PROBLEM REQUIREMENTS:
Return the material below character for character, changing nothing.

START SOURCE MATERIAL

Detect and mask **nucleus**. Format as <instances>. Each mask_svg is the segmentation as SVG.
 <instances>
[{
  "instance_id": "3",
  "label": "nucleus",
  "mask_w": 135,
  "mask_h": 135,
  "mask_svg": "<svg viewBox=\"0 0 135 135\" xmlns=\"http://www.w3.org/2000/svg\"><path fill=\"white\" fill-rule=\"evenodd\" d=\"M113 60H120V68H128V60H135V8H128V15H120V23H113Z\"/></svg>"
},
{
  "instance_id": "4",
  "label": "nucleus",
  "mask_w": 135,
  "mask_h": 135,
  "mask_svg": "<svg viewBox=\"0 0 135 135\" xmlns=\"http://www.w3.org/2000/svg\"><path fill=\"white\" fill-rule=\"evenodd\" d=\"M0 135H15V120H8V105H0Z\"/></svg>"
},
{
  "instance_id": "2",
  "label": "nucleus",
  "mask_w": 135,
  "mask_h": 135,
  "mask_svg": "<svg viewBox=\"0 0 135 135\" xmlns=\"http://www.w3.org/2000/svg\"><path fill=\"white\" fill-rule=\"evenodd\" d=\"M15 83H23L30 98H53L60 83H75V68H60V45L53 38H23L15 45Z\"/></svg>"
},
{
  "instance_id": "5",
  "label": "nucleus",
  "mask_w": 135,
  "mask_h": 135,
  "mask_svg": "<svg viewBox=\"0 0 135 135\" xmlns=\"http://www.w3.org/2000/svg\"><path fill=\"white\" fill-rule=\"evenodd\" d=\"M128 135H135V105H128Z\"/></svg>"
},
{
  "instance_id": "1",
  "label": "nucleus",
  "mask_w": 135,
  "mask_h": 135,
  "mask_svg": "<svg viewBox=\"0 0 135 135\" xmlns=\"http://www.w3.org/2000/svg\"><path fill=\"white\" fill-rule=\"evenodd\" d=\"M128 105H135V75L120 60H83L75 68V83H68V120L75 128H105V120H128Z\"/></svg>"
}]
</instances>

END SOURCE MATERIAL

FINISHED EXERCISE:
Detect and mask **nucleus**. Format as <instances>. Each mask_svg is the segmentation as SVG.
 <instances>
[{
  "instance_id": "3",
  "label": "nucleus",
  "mask_w": 135,
  "mask_h": 135,
  "mask_svg": "<svg viewBox=\"0 0 135 135\" xmlns=\"http://www.w3.org/2000/svg\"><path fill=\"white\" fill-rule=\"evenodd\" d=\"M113 60H120V68H128V60H135V8H128V15H120V23H113Z\"/></svg>"
},
{
  "instance_id": "4",
  "label": "nucleus",
  "mask_w": 135,
  "mask_h": 135,
  "mask_svg": "<svg viewBox=\"0 0 135 135\" xmlns=\"http://www.w3.org/2000/svg\"><path fill=\"white\" fill-rule=\"evenodd\" d=\"M0 135H15V120H8V105H0Z\"/></svg>"
},
{
  "instance_id": "2",
  "label": "nucleus",
  "mask_w": 135,
  "mask_h": 135,
  "mask_svg": "<svg viewBox=\"0 0 135 135\" xmlns=\"http://www.w3.org/2000/svg\"><path fill=\"white\" fill-rule=\"evenodd\" d=\"M15 83H23L30 98H53L60 83H75V68H60V45L53 38H23L15 45Z\"/></svg>"
},
{
  "instance_id": "5",
  "label": "nucleus",
  "mask_w": 135,
  "mask_h": 135,
  "mask_svg": "<svg viewBox=\"0 0 135 135\" xmlns=\"http://www.w3.org/2000/svg\"><path fill=\"white\" fill-rule=\"evenodd\" d=\"M128 135H135V105H128Z\"/></svg>"
},
{
  "instance_id": "1",
  "label": "nucleus",
  "mask_w": 135,
  "mask_h": 135,
  "mask_svg": "<svg viewBox=\"0 0 135 135\" xmlns=\"http://www.w3.org/2000/svg\"><path fill=\"white\" fill-rule=\"evenodd\" d=\"M128 105H135V75L120 60H83L75 68V83H68V120L75 128H105V120H128Z\"/></svg>"
}]
</instances>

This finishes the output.